====== Text provided
No idea, haven't had time to try it yet, but it does indeed appear from the screenies on the page that you can create custom symbols.

----------


## icosahedron

I got a bit of time to try MilSketch out. It's not as good as I thought it might be, but it has its uses. Here's an initial review:

The missing instruction: 
When you call up the symbol designer, just click in one of the drawing spaces to activate it. Actually, the instruction is there at the top left, but you don't tend to read it or comprehend it at first.

First the bad news. You can't use MilSketch to create new custom symbols, the interface simply lets you mix n match several pre-existing symbols, eg the rectangle with the cross in it can be given one or more strokes at the front to denote unit size, and up to 3 text labels can be added to the symbol.

Nor does it place the symbols onto a layer and leave them accessible as clickable objects - your finished map must have all the symbols flattened into the base map, and (this is the killer for me) it seems each one must be permanently merged before you create the next symbol, making it effectively impossible to adjust and move the symbols on the map for optimum placement once you've created them all. Even rotation must be carried out in the symbol editor before placement on the background map. You can undo but you can't tweak, and I imagine you're going to spend a LOT of time undoing - unless you can guarantee placing every symbol exactly where you want it, as you go!

This step-merge process also makes sequential maps difficult. You can't create a map and then move/remove units to show the battle developing, you have to create a new map and new symbols every time. This would be a real PITA.

It only handles bmp, jpg and gif.

On the positive side, it has a comprehensive library of current military symbols along with a couple of index documents to identify their meanings, all the library symbols are stored as transparent gifs and the program is effective in calling up mixed selections of these generic symbols, merging them together, changing their colour, labelling them, etc, to create specific unit symbols for your map.

Presumably, it would be possible to create some custom symbol gifs in your favourite vector software and add them into the library folders for this program to choose from, so a sci-fi, fantasy or historical add-on is probably do-able if you want to go down that route.

It's simple and intuitive - and free!


Possible workaround:
If I were using MilSketch to create specific unit symbols for a battlemap, I'd probably choose a blank transparent gif as the background 'map', create a single labelled unit symbol, and save the 'map' as a single specific 'unit gif'. Repeating this process for each required unit, I'd then make a folder of these unit gifs ready for import and create the actual battlemap in my favourite vector software. This would allow me to layer the unit gifs and adjust to taste before saving, and would make sequential maps a breeze.
============
====== Data shown
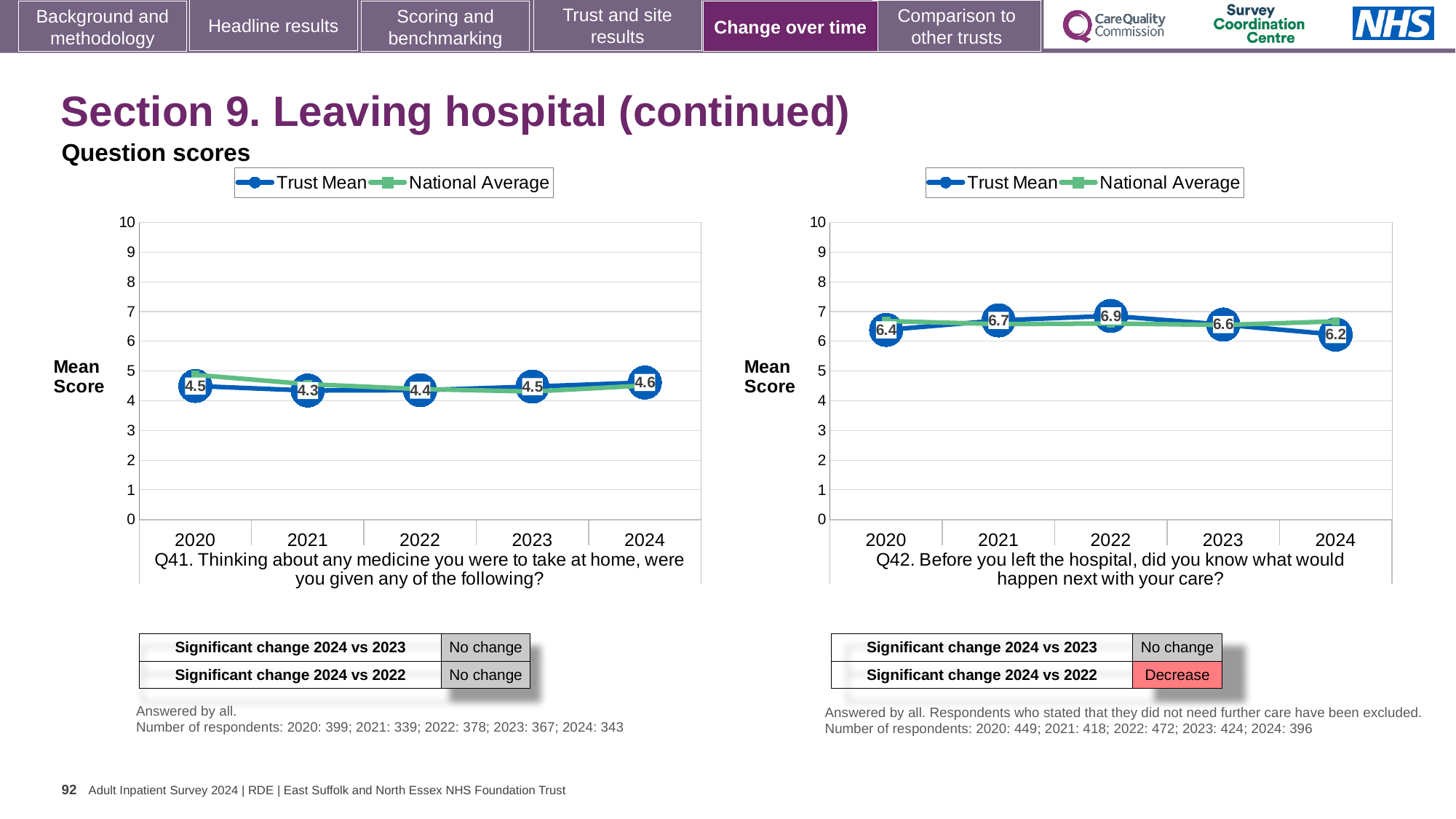
What type of chart is used for Q42? Line chart In the Q42 chart, what is the Trust Mean score for 2022? 6.9 In the Q41 chart, what is the Trust Mean score for 2021? 4.3 In the Q42 chart, what is the difference between the Trust Mean scores for 2022 and 2024? 0.7 How many years are plotted on the x axis of the Q42 chart? 5 In the Q41 chart, which year has the lowest Trust Mean score? 2021 In the Q41 chart, is the Trust Mean score for 2024 greater or less than 5? less In the Q41 chart, what is the Trust Mean score for 2024? 4.6 In the Q42 chart, which year has the lowest Trust Mean score? 2024 How many series does the legend of the Q41 chart list? 2 In the Q42 chart, which year has the highest Trust Mean score? 2022 In the Q42 chart, what is the Trust Mean score for 2024? 6.2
============
● Written task: List every image file format the MilSketch review says the program handles. The lines have no connection to the MilSketch review.

● Exercise answer: bmp, jpg, gif